En ese país de personas siempre a gusto con su conciencia, los honestos eran los únicos con escrúpulos que se preguntaban en cada momento qué debían haber hecho.
 Sabían que ser morales con los demás, indignarse, predicar la virtud son cosas que encuentran demasiado fácilmente la aprobación mayoritaria, de buena o mala fe.
 El poder no lo encontraban demasiado interesante para considerarlo en sí mismo (al menos aquel poder que interesaba a los demás); no se hacían ilusiones de que en otros países no hubiesen los mismos vicios, aunque estuviesen mejor tapados; no creían en una sociedad mejor porque sabían que lo peor siempre es más probable.

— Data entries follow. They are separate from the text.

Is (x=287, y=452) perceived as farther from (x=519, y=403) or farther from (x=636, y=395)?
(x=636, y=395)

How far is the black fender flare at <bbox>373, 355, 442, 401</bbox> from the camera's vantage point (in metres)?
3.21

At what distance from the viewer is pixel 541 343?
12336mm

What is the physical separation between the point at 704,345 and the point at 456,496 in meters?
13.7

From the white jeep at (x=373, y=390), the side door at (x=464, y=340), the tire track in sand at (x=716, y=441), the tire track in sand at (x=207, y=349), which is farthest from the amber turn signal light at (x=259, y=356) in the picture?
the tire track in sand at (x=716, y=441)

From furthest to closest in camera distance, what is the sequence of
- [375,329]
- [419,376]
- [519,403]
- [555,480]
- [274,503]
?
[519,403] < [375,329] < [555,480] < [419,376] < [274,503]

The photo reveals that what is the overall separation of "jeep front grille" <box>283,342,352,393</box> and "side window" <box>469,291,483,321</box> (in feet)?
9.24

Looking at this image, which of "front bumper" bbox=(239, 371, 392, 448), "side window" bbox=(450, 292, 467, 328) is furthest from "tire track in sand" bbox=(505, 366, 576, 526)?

 ¿Debían resignarse a desaparecer? No, su consuelo era pensar que así como en todas las sociedades durante milenios se había perpetuado una contra-sociedad de malandrines, rateros, ladronzuelos, estafadores, una contra-sociedad que nunca tuvo la pretensión de integrarse sino solo de sobrevivir en los pliegues de la sociedad dominante y afirmar su modo de vivir a despecho de los principios consagrados, y por esto habían dado de sí mismos (al menos visto desde la distancia) una imagen libre y vital, del mismo modo la contra-sociedad de los honestos podría sobrevivir durante siglos en los márgenes de lo corriente sin otras pretensiones que vivir la propia diferencia, sentirse distintos de todos los demás, significando así algo esencial para todos, por ser imagen de algo que las palabras no pueden expresar, de algo que todavía no ha sido dicho y que no sabemos qué es.